Erstmal deutet nichts auf das mediale Feuerwerk hin, das seit dem Frühjahr 2022 regelmäßig im „Basler Hotel Hofmatt“ gezündet wird. Rund drei Dutzend Gäste nehmen im abgedunkelten Restaurant, dem „Grotto“, Platz und bekommen Aperitifs serviert. Im Hintergrund läuft in angenehmer Lautstärke französische Gute-Laune-Musik. Man wähnt sich gleich in Paris.
Mehrere Bestecke und Gläser sowie eine separate Weinkarte deuten auf die gehobene Klasse hin. Und ein unauffällig platzierter Projektor über jedem Tisch auf das besondere Unterhaltungsprogramm, das dann auch nach einiger Zeit startet. Dabei wird die komplette Tischfläche visualisiert, jeder der vier Gäste erblickt das mehr oder weniger gleiche Bild, das jedoch fließend in die anderen übergeht, sodass jeder Winkel der Tischfläche komplett angestrahlt wird.

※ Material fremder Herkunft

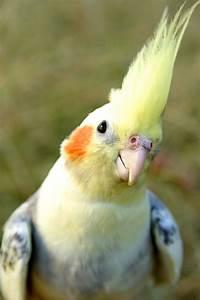 One of my favorite cockatiel pictures | Best pet birds ...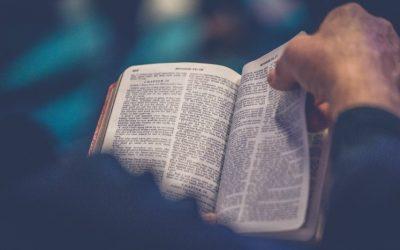 Я ЗАГУГЛИВ «ЯК Я МОЖУ ДІЗНАТИСЯ, ЩО БІБЛІЯ ІСТИННА», І РЕЗУЛЬТАТИ РАЗОЧАРУВАЛИ МЕНЕ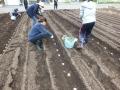 2020芋植え2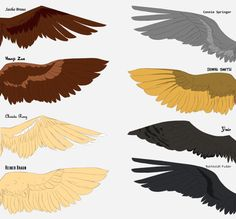 SnK Wings (2/2) by Fayolinn on DeviantArt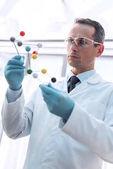 Pane doktore, zkoumání molekulární model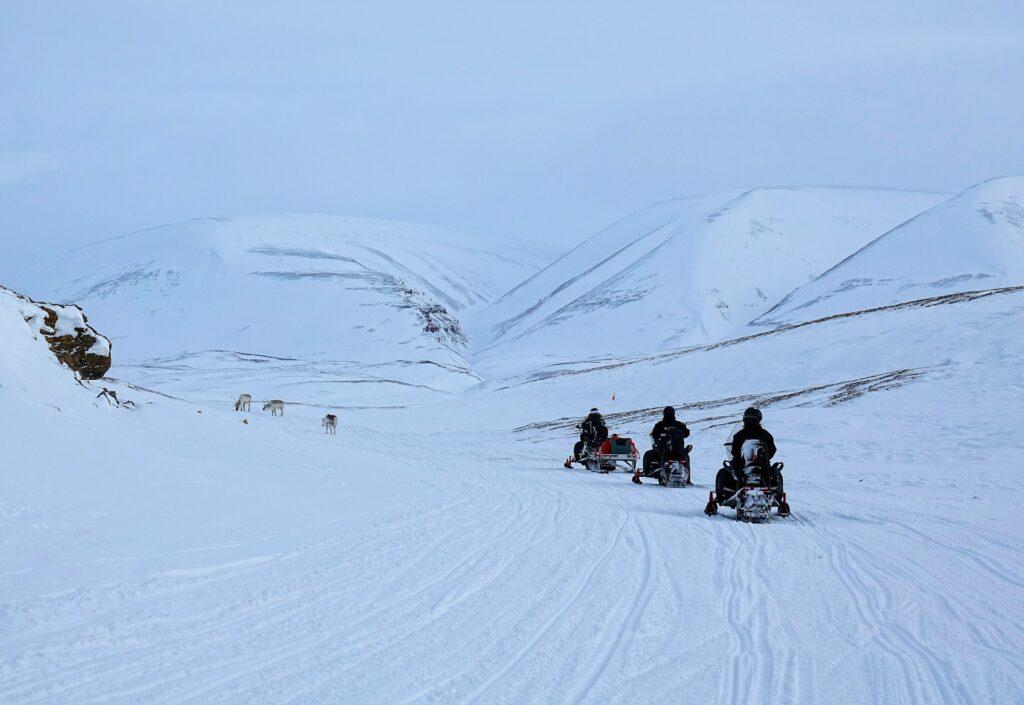 Photo of traffic jam on Svalbard, Norway.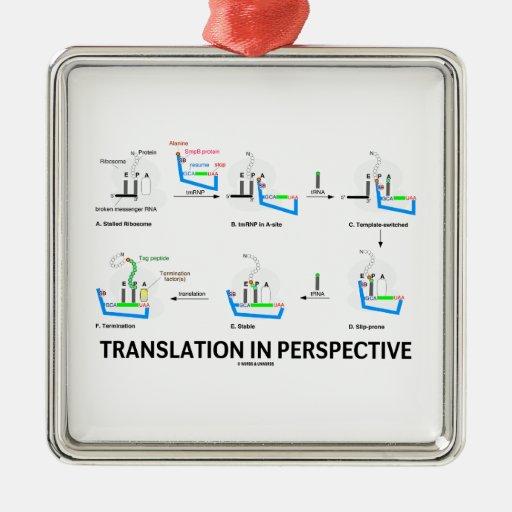Traducción en la perspectiva (proteína de la biolo ornamento para reyes magos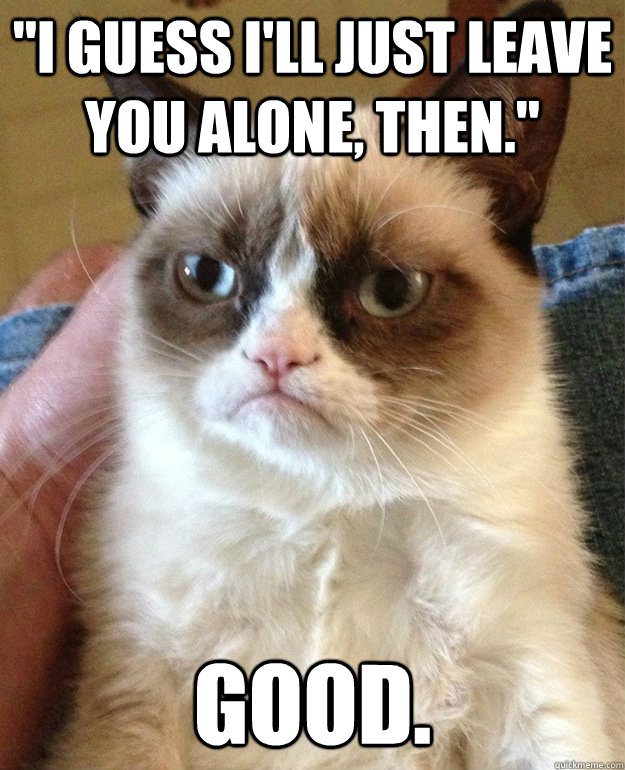 i guess ill just leave you alone then good - grumpycat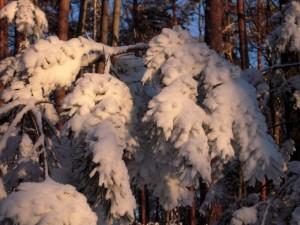 allenbach-christiane-neige-2j-91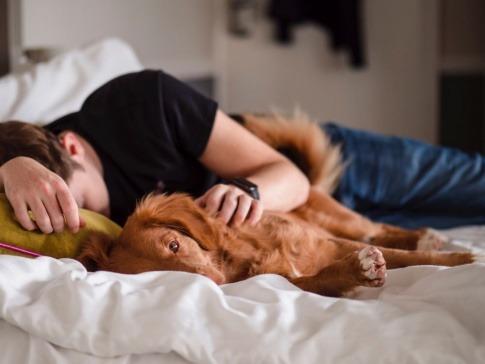 Ein Mann in der Midlife Crisis liegt mit dem Hund im Bett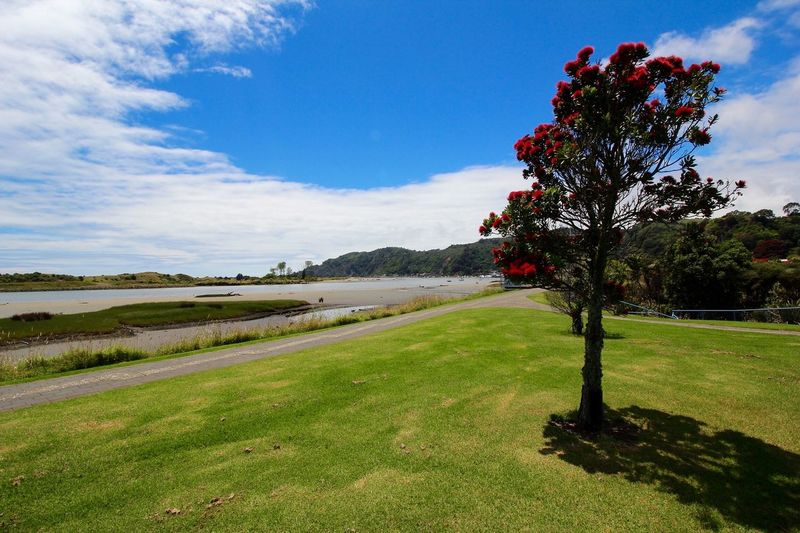 Pohutukawa New Zealand River Tree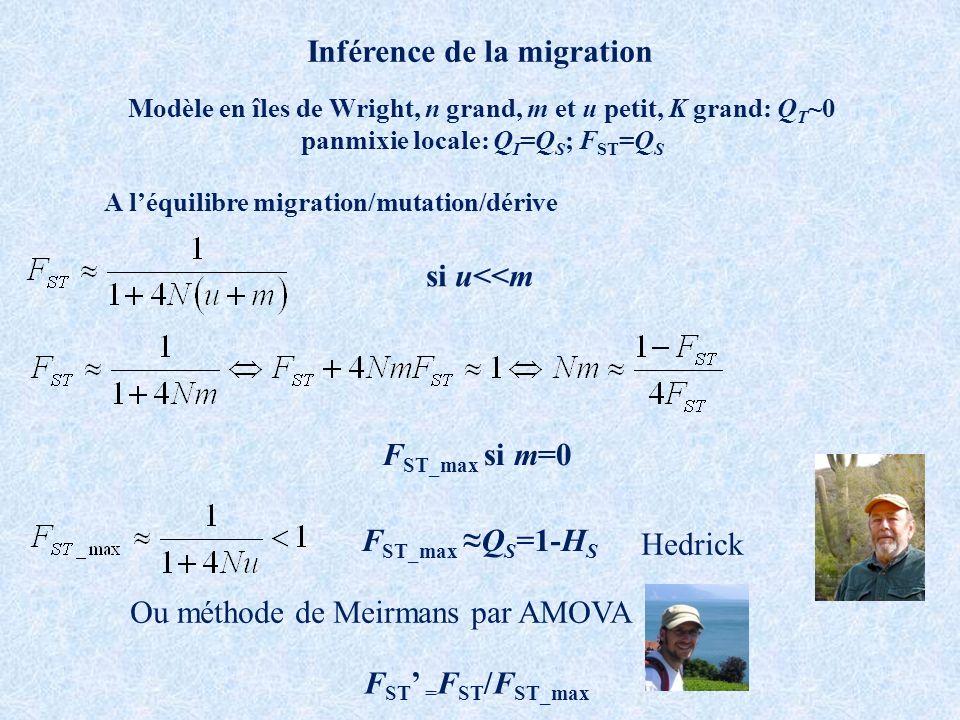 Inférence de la migration Modèle en îles de Wright, n grand, m et u petit, K grand: Q T ~0 panmixie locale: Q I =Q S ; F ST =Q S A léquilibre migration/mutation/dérive si u<<m F ST_max si m=0 F ST_maxQ S =1-H S F ST = F ST /F ST_max Hedrick Ou méthode de Meirmans par AMOVA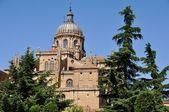 Cathedral of Salamanca — Stock Photo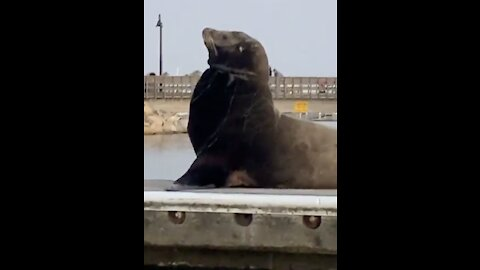 Sea lion spotted in Oceanside Harbor with net around its neck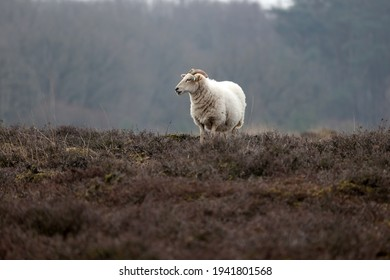 Drents heide sheep in Dwingelderveld, the Netherlands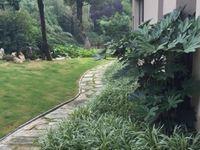 天安别墅333平豪装独栋别墅花园一亩地1280万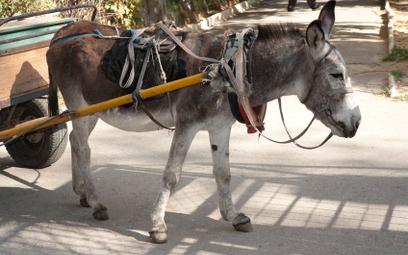 Szwajcaria: Myśliwy zastrzelił osły i uciekł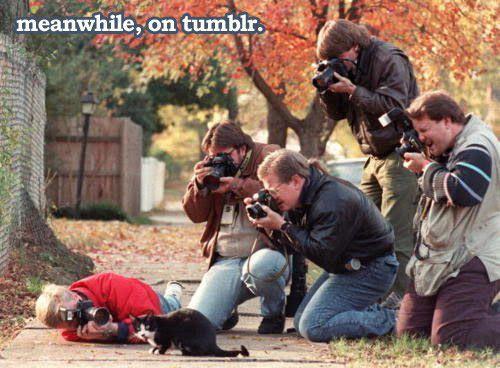 cameras, cat, funny, humor, joke - inspiring picture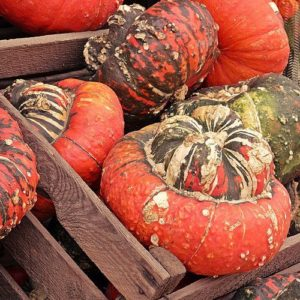 Varied colors of pumpkins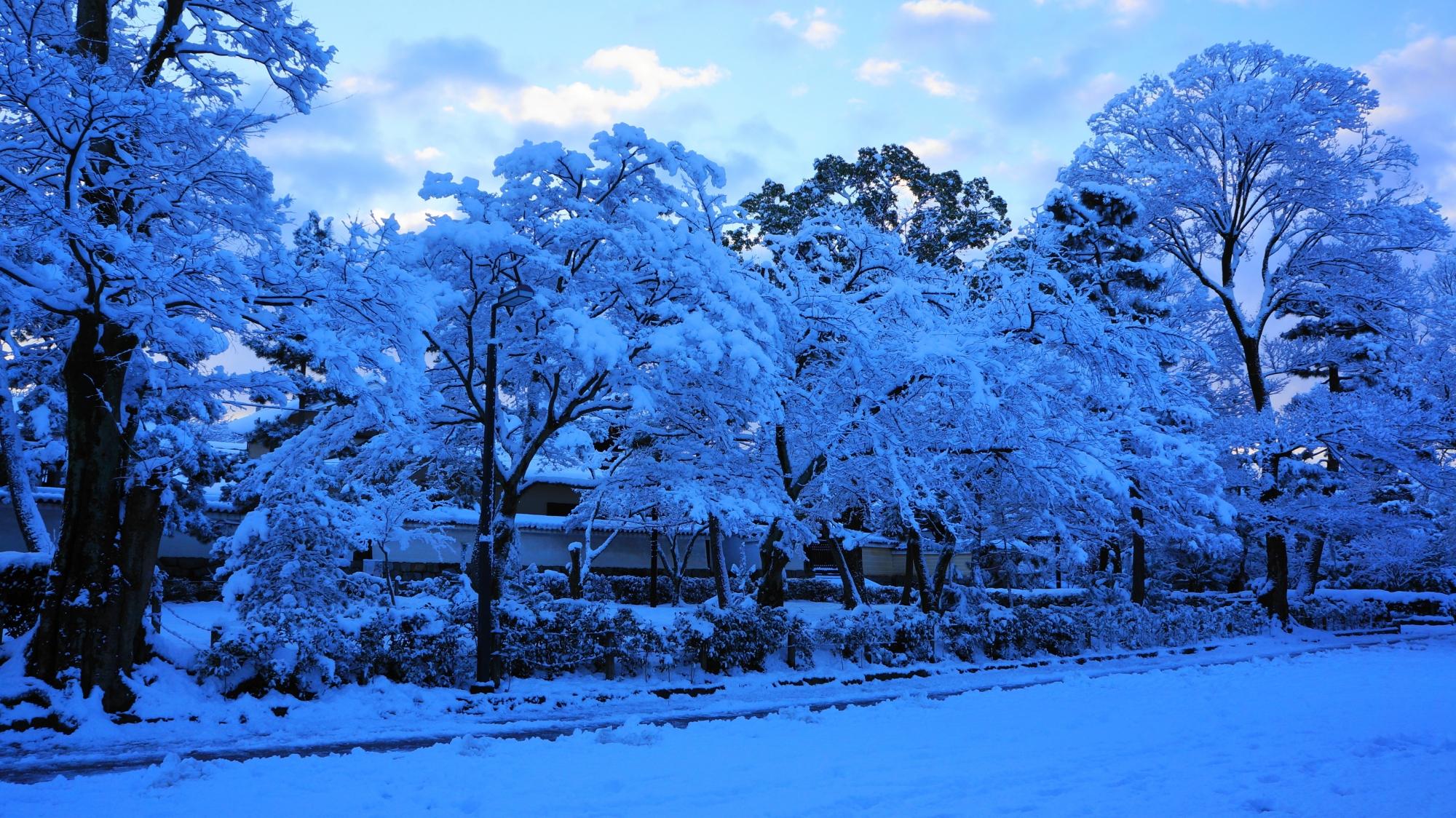建仁寺の真っ白にそまった境内に咲く満開の雪の花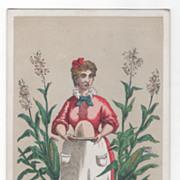 Gilbert S Graves' Corn Starch Buffalo NY New York Victorian Trade Card A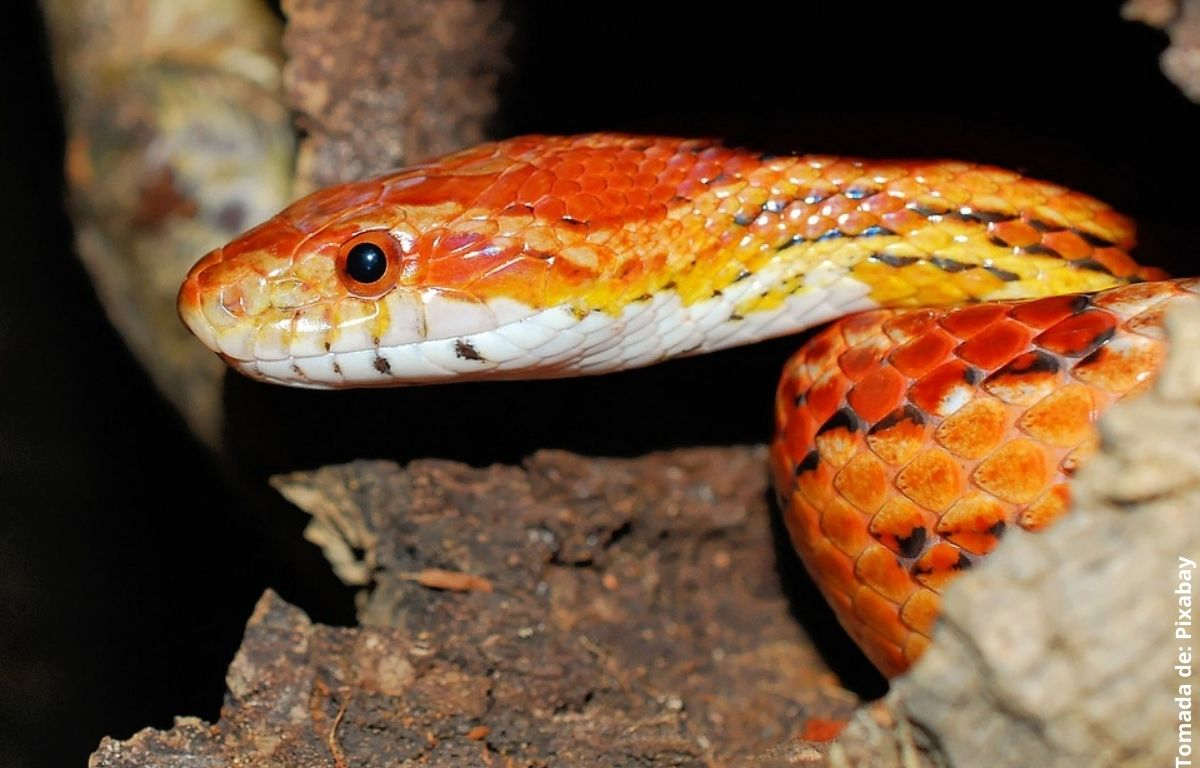 serpiente naranja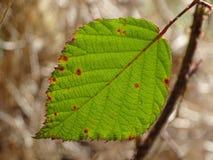 Лист листвы - ежевика Стоковое Изображение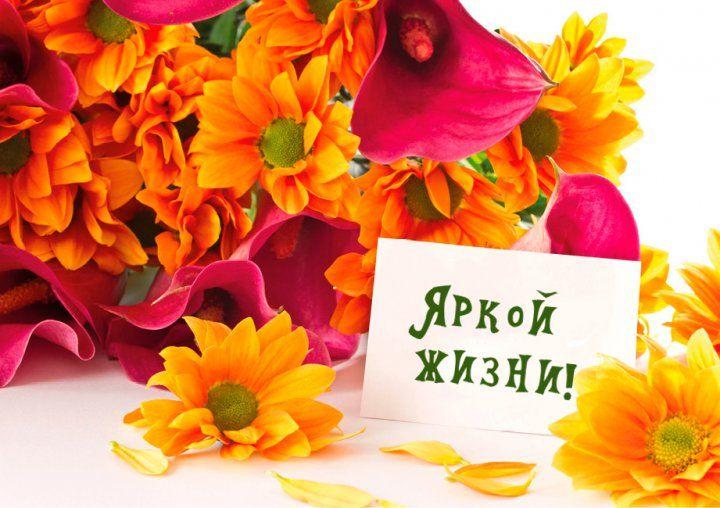 немного открытки цветы с днем рождения открытки с днем рождения для мужчины очень динамичны, хочется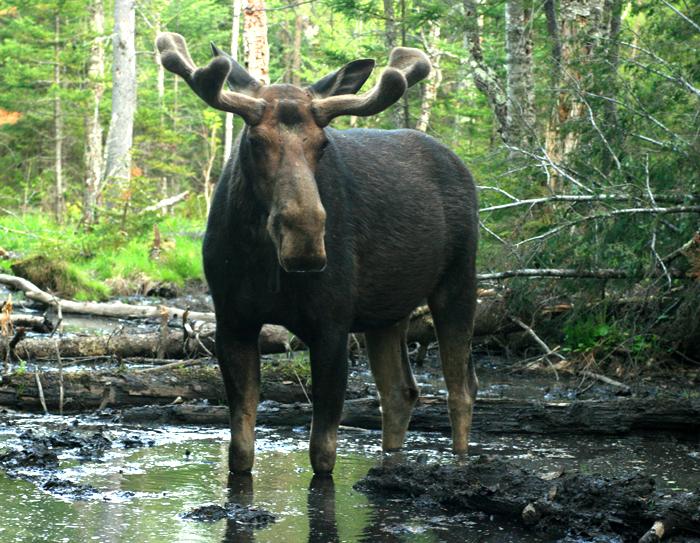 Bull Moose in a Bog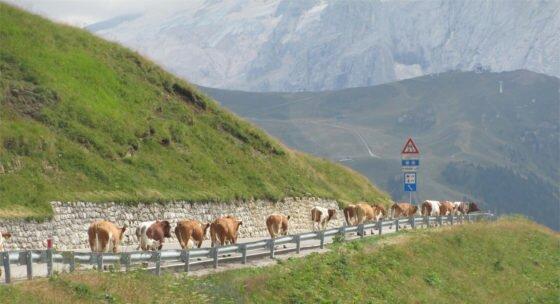 mucche in fila al passo sella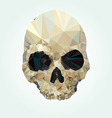skull low poly vector image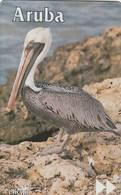 Aruba - Pelican - 511B - Aruba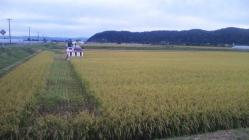 稲刈り2010-4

Video-Mapping meets Gourmetküche
Wie das funktioniert? Mittels 3D-Projektmapping-Technologie. Mit der wird eine grüne Wiese projiziert, inklusive Blumen, Gemüsebeet, Gewächshaus. Aus Letzterem stolpert – jetzt kommt Bewegung in das statische Anfangsszenario – „Le Petit Chef“, der als mit 58 Millimetern kleinster Koch der Welt vorgestellt wird. Auf den imaginären Riesenteller, der sich digital vor jedem Gast befindet, schmeißt er eine XL-Burrata-Kugel, rupft aus dem Beet ein Radieschen aus und wirft dieses hinterher. Es folgt ein Duell mit einem Maulwurf, der weiteres Gemüse „entführt“. Dabei wirkt der Filmkoch ebenso tollpatschig wie liebenswert, was heitere Musik und comicartige Laute unterstreichen.
Der Clou: Das digital gezeigte Gericht wird gleichzeitig von echten Köchen fertiggestellt und von echten Kellnern kurz nach Filmende serviert. Die Ähnlichkeit zur „Le Petit Chef“-Animation ist faszinierend. Und so geht es munter weiter, jeder der fünf Gänge wird von einem mehrminütigen Video eröffnet. Dabei sind es ganz unterschiedliche Settings: Mal werden unter Wasser Kämpfe mit einem Tintenfisch ausgefochten, mal wird ein Rinderrücken auf einem Riesengrill zubereitet, mal Creme Brulée flambiert. Im Übrigen gibt es auch ein Kinder- sowie ein vegetarisches Menü, die Einspielfilme sind jedoch dieselben.
Kleiner Koch, großer Erfolg
Generell sind Video-Mapping-Projektionen ja schon seit Längerem bekannt, allerdings eher in großem Stil – auf Gebäudefassaden im Rahmen von Großveranstaltungen vor einem Massenpublikum. Das belgische Künstlerkollektiv Skullmapping zaubert mit dieser Projektionstechnik dreidimensionale Effekte auf eine Oberfläche. So wird beim Betrachter der Eindruck erweckt, dass die darauf gezeigten Projektionen zu einer neuen Einheit verschmelzen, die auch im Miniaturformat vor einem Kleinstpublikum faszinieren. Und das mit großem Erfolg. Das insgesamt rund zweieinhalbstündige Kulinarik-Kino wurde seit 2015 in etwa drei Dutzend Ländern angeboten, stets in Kooperation mit gehobenen Restaurants.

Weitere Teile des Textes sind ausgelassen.